Lors d’une séance plénière consacrée aux questions d’actualité à l’Assemblée nationale ce vendredi matin, le Premier ministre Ousmane Sonko a pris la parole pour apporter des précisions majeures sur la vie interne de sa formation politique. Le chef du gouvernement a tenu à mettre les points sur les i concernant les rumeurs de dissensions au sein du Pastef.

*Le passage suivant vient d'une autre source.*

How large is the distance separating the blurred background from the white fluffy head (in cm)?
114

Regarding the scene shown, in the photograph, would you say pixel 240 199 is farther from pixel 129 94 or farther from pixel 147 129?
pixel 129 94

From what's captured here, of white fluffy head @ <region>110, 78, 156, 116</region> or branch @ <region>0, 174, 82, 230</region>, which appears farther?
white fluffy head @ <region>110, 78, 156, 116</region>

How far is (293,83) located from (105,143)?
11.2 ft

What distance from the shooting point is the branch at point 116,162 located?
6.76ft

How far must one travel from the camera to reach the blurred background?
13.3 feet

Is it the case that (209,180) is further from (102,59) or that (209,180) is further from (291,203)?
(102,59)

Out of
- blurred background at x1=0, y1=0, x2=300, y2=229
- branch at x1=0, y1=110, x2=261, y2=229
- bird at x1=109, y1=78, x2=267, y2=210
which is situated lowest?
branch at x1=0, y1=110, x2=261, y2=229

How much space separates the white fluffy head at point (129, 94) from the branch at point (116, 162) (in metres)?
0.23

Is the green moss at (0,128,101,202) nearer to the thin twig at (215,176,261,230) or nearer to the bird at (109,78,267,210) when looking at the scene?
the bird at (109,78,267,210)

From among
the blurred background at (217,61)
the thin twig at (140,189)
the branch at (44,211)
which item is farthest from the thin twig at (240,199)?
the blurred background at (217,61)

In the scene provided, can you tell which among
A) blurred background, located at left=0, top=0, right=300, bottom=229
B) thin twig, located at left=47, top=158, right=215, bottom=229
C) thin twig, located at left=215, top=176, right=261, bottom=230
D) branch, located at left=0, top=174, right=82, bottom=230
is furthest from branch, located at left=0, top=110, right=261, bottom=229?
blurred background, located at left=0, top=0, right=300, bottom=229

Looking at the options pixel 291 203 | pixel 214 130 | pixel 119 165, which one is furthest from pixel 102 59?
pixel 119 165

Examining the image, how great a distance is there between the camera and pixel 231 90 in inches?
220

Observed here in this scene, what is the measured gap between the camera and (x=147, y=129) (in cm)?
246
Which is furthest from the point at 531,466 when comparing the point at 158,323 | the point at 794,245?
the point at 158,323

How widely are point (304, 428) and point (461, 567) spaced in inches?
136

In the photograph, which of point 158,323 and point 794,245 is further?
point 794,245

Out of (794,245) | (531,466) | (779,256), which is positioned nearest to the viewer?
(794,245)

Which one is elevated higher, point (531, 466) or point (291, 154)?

Avec une fermeté remarquée, Ousmane Sonko a affirmé devant les députés que les éventuelles divergences d’opinions ou les tensions qui pourraient apparaître au sein du mouvement qu’il dirige ne relèvent pas de la sphère administrative. « Les différends dans le Pastef ne se règlent pas par des décrets », a-t-il martelé, marquant ainsi une frontière étanche entre la gestion du parti et l’exercice du pouvoir d’État.
Une volonté de protéger la stabilité de l’exécutif
Ce recadrage public intervient dans un contexte où certains observateurs tentaient d’utiliser les supposées fractures internes du parti pour remettre en cause la solidité de l’équipe gouvernementale. En renvoyant dos à dos ses détracteurs, le Premier ministre a signifié que les mécanismes réglementaires de la République n’ont pas vocation à servir d’arbitre pour des problématiques partisanes.
En adoptant cette posture, Ousmane Sonko cherche à neutraliser toute tentative d’instrumentalisation politique visant à fragiliser l’exécutif. Pour le leader du Pastef, la cohésion du mouvement doit se traiter en interne, loin des outils de gouvernance publique, garantissant ainsi que l’action de l’État reste focalisée sur les priorités nationales sans être parasitée par les débats domestiques du parti.